Monza, tra tradizione e cambiamento.
E’ più importante assistere al DjSet o vedere lo spettacolo in pista?
Monza è da sempre il tempio della velocità e la casa dei “Tifosi”, il luogo dove si celebra la passione per la Ferrari. Io sono ormai più vicino ai cinquant’anni che ai quaranta e in vita mia ho visto decine di Gran Premi da spettatore in tribuna, vivendo l’entusiasmo per i piloti della Rossa che di volta in volta hanno infiammato il pubblico: da Schumacher a Raikkonen, da Alonso a Vettel, fino a Leclerc.
C’era un tempo in cui Monza era celebre non solo per la sua atmosfera unica, ma anche per la competenza tecnica dei suoi spettatori. Le tribune erano gremite dall’inizio alla fine del weekend: si seguivano tutte le gare delle categorie minori, si commentavano le prestazioni, si viveva il motorsport in ogni dettaglio. Il tifo era viscerale, fatto di amore per la velocità ma anche di rivalità: sempre c’era “il nemico” da fischiare, il pilota avversario che minacciava di sottrarre la gioia della vittoria alla Ferrari. Oggi chi si dovrebbe fischiare ( sportivamente parlando?)
Il biglietto si pagava per due motivi: vivere lo spettacolo e vedere vincere la propria squadra. Se la Ferrari trionfava, si tornava a casa euforici; se perdeva, l’amarezza durava giorni.
Quest’anno, per la prima volta, ho vissuto Monza da fotografo, scendendo in pista per documentare da vicino l’evento. Un’esperienza incredibile che mi ha permesso non solo di scattare immagini, ma anche di osservare l’evoluzione del contesto e cogliere un cambiamento profondo: la Formula 1 non è più soltanto gara, ma intrattenimento a 360 gradi.
Oggi la F1 è riuscita a trasformarsi in un evento globale capace di attrarre folle sempre più numerose. I numeri parlano chiaro, e da un punto di vista organizzativo il successo è indiscutibile. Ma il pubblico non è più lo stesso. Se un tempo “i Tifosi” vivevano quasi esclusivamente per il risultato della Ferrari, oggi molti vanno in circuito soprattutto per lo spettacolo collaterale: i DJ set, le fan zone, i gadget, gli incontri con i piloti, i selfie e gli autografi.
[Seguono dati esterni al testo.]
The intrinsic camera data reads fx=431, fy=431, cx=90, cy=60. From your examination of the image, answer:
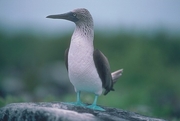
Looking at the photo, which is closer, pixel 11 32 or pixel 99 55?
pixel 99 55

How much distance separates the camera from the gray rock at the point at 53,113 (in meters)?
4.51

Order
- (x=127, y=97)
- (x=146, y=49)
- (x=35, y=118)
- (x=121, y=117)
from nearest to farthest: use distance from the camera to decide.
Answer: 1. (x=35, y=118)
2. (x=121, y=117)
3. (x=127, y=97)
4. (x=146, y=49)

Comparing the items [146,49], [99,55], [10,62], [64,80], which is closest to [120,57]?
[146,49]

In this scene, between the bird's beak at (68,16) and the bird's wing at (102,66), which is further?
the bird's beak at (68,16)

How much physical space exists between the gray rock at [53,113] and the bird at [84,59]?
30 centimetres

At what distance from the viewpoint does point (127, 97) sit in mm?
10961

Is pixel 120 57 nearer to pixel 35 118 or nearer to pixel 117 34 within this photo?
pixel 117 34

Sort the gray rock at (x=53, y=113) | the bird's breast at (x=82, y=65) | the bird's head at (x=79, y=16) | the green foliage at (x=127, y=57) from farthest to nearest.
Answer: the green foliage at (x=127, y=57), the bird's head at (x=79, y=16), the bird's breast at (x=82, y=65), the gray rock at (x=53, y=113)

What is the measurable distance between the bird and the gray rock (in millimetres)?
295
Mentre con i colleghi ci spostavamo lungo le curve per fotografare le varie sessioni, ho notato quanta gente preferisse intrattenersi lontano dalle tribune, anche durante le gare di supporto come F2 e F3. Non era una mancanza di passione, ma un diverso modo di viverla. Per tanti, l’obiettivo non è più vedere la Ferrari vincere, ma tornare a casa con un ricordo personale, una foto, un momento di contatto diretto con i protagonisti.
Vent’anni fa un quarto e sesto posto della Ferrari avrebbero lasciato l’amaro in bocca a migliaia di tifosi. Oggi, invece, molti sono usciti soddisfatti comunque, anzi hanno cantato insieme a Max Verstappen, pilota odiato fino a qualche anno fa, ed oggi ormai simpatico a tutti per la sua schiettezza. Erano felici perché hanno visto uno spettacolo, partecipato a un evento, vissuto un’esperienza, nonostante un prestazione totalmente incolore. La gara è importante, ma non è più l’unico centro d’interesse.
Questo è il vero cambiamento culturale che la F1 ha saputo intercettare e trasformare in business. Giusto o sbagliato? Non spetta a me dirlo. Ognuno vive la propria passione come vuole, e se si diverte, è giusto così.
Ma la domanda resta: se poteste scegliere una sola cosa, preferireste tornare a casa con un selfie con il vostro idolo, con il Dj di Benassi che vi pulsa ancora nelle orecchie … o con la vittoria della vostra squadra del cuore?